Everyone copes differently. After her father passed, Orangette write Molly Wizenberg writes in her Homemade Life memoir that she swam in croissants and potato salad; the food she associated most with her father. I too am swimming in chocolate and heavy cream but luckily Vittorio is still alive and well. My emotional baggage comes in the form of a breakup. Some women buy shoes, I splurge on $6 tomatoes on the vine and take up baking. Yes, baking.

Let me just say that I did not stumble upon this desire single-handedly. I did not wake up today and decide that it is time to take up the one form of culinary art I have notoriously written off as box fair or worse, have reserved for companies like Bindi to graciously supply my tiramisu. Quite frankly, the prospect of composing a cake without a box and premade mix is terrifying but all the more reason to endeavor to do away with store bought dessert in one form or another.

I want to go by Nicolette after my recent introduction to the fabulous Eric Ripert and the dinner I ate at Boston’s beautiful Mistral Bistro. I admit that my newfound obsession with everything David Lebovitz leads me to this evening’s Orange and Rum Chocolate Mousse Cake complements of his Great Book of Chocolate. I rationalize that any dessert that calls for dark spice rum cannot prove haphazard even if its creator is slightly tipsy hovering over her apartment’s not-so easy bake oven; the oven typically a makeshift pantry for baking dishes on any given night I customarily abandon in favor of casserole dishes and roasting pans; but I am suffering a breakup here. 

Call it caviar wishes or temporary insanity but I have to do something to keep my mind off of the “thing” we’re not talking about and since David and Molly are on my bookshelf, and I cannot consume a vat of potato salad for fear of my Italian roots uprooting, I opt for the measuring cups, for good measure.

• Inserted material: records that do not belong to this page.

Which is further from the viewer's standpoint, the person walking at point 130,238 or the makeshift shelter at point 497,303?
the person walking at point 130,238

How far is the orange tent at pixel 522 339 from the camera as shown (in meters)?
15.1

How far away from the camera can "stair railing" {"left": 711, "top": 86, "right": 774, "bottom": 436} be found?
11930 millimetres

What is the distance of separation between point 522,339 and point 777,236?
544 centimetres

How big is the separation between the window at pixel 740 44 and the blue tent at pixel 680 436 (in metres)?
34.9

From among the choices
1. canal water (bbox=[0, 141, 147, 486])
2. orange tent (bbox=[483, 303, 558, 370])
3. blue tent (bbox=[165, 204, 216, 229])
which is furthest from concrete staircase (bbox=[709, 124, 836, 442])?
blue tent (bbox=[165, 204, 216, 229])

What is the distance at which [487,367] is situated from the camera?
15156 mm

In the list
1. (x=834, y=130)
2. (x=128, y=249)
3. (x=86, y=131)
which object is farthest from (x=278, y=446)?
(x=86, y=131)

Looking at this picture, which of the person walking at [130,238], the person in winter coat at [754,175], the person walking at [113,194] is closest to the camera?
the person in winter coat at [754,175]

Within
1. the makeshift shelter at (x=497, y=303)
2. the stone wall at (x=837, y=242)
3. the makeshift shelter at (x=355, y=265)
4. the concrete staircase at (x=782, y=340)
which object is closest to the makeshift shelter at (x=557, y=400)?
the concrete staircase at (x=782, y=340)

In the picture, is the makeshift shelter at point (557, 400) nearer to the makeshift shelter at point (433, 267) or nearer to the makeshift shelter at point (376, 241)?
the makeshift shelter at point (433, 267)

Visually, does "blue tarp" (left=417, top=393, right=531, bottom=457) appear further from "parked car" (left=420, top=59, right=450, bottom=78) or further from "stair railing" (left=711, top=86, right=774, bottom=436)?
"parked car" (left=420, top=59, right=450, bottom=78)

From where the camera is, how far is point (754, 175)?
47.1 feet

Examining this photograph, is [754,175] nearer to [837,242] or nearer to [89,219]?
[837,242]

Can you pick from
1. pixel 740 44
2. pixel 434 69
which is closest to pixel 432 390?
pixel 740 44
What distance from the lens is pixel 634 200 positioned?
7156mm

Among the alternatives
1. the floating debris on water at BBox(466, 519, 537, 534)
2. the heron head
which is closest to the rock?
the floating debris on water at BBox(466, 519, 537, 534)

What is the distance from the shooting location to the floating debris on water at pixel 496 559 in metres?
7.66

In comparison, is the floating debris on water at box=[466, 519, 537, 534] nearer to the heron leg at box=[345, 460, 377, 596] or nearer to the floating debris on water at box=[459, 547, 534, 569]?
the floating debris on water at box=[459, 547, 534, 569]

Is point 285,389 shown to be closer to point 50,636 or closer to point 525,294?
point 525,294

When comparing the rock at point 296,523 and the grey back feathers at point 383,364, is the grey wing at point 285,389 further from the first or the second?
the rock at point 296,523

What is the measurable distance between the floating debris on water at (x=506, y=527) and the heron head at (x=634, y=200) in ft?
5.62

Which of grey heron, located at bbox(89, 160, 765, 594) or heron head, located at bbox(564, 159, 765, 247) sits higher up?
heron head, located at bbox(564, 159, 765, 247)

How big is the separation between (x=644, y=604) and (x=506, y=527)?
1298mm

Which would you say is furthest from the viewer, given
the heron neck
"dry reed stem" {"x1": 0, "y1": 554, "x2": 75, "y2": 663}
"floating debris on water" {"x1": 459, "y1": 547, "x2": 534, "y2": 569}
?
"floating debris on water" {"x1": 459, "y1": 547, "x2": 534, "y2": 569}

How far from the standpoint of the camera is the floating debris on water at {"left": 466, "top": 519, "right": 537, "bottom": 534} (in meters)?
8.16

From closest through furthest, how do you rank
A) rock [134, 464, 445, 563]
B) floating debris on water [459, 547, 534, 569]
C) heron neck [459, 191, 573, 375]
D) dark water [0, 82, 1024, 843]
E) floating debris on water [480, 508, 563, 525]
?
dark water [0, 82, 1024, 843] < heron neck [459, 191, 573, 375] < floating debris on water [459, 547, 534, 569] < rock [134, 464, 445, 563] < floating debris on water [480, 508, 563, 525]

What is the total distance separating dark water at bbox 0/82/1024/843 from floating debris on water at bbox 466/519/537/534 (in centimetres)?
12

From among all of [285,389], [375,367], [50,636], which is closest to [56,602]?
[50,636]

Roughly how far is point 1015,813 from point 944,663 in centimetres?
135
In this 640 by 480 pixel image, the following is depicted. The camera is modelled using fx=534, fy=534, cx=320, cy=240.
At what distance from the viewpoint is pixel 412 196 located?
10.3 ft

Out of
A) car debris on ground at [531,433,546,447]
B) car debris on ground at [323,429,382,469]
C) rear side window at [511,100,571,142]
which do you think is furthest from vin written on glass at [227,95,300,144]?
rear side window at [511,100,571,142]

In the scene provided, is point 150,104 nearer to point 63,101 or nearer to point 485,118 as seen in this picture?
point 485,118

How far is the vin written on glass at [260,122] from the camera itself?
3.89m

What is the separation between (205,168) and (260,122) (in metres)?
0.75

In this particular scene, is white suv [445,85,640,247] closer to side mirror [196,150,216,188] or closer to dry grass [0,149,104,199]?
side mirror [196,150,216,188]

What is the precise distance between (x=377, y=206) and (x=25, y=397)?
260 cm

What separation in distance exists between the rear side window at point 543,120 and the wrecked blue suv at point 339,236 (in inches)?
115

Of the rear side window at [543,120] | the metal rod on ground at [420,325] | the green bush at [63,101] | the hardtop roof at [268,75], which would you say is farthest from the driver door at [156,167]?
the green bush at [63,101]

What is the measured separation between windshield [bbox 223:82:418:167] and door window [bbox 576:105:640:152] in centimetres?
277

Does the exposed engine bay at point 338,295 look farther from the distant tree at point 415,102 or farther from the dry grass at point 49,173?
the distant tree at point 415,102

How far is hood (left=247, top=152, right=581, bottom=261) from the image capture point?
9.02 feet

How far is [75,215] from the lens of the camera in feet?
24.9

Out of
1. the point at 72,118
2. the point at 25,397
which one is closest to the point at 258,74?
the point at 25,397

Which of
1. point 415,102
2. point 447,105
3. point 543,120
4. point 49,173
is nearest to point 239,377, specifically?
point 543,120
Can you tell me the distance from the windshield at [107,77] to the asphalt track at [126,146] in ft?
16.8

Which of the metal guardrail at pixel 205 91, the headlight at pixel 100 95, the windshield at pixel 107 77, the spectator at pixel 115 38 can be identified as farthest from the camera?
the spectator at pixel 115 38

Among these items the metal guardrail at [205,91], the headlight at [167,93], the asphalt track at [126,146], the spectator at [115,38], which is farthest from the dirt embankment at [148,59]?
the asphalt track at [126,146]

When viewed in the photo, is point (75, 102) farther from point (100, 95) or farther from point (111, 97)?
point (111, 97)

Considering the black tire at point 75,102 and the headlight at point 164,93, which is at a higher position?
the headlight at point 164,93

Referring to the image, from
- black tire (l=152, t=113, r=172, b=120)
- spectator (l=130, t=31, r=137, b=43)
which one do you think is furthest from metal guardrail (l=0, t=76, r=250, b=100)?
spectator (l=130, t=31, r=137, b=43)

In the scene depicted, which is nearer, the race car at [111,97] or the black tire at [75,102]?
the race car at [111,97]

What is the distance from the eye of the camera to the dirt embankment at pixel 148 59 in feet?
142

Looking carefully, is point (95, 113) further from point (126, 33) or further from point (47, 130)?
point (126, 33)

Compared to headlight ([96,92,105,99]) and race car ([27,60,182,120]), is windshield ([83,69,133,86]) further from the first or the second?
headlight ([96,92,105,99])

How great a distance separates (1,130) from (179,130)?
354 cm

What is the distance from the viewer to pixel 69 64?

The verdict’s still out. If it smells like a cake and it looks like a cake, you need to still take a taste; believe you me. I really should give myself more credit but when you are raised in a household where the closest thing to homemade dessert includes a box of J-E-L-L-O pudding mix, you’re not exactly conditioned to turn your nose up to a red Duncan Hines box if it means dessert is served.

I still remember classmates’ parents preparing baked goods to drop off for the holiday parties and begging my mom to assemble a cake like the cake Katie Miller’s mom whipped up for the third grade Halloween party. Ever the negotiator, my mom tells me that Katie Miller’s mom is a “stay at home mom” and that if Little Debbie’s are not good enough for the third grade Halloween party, I can always go empty-handed or worse, not at all. All these years later, still not above Little Debbie’s, I cannot justify unwrapping those prepackaged pastries in my apartment where I readily compose fresh sauces and chicken marsala late night with hardly any effort. At some point, we all graduate, with a little luck I can finally separate myself from boxed mixes.

Currently, the mousse cake sits in the middle of the bottom oven rack surrounded by a bath of warm water beneath it; David takes his cake making seriously, I will give him that. I yearn to churn out a flawless tart as effortlessly as his memoir eludes a tart can be prepared. Regardless of whether or not the chocolate mixes with the butter mixes with the sugar and eggs, I must say this endeavor proved as therapeutic as any other cannellini recipe I’ve shared; even if hovering over measuring cups is not as natural to me as it is to others.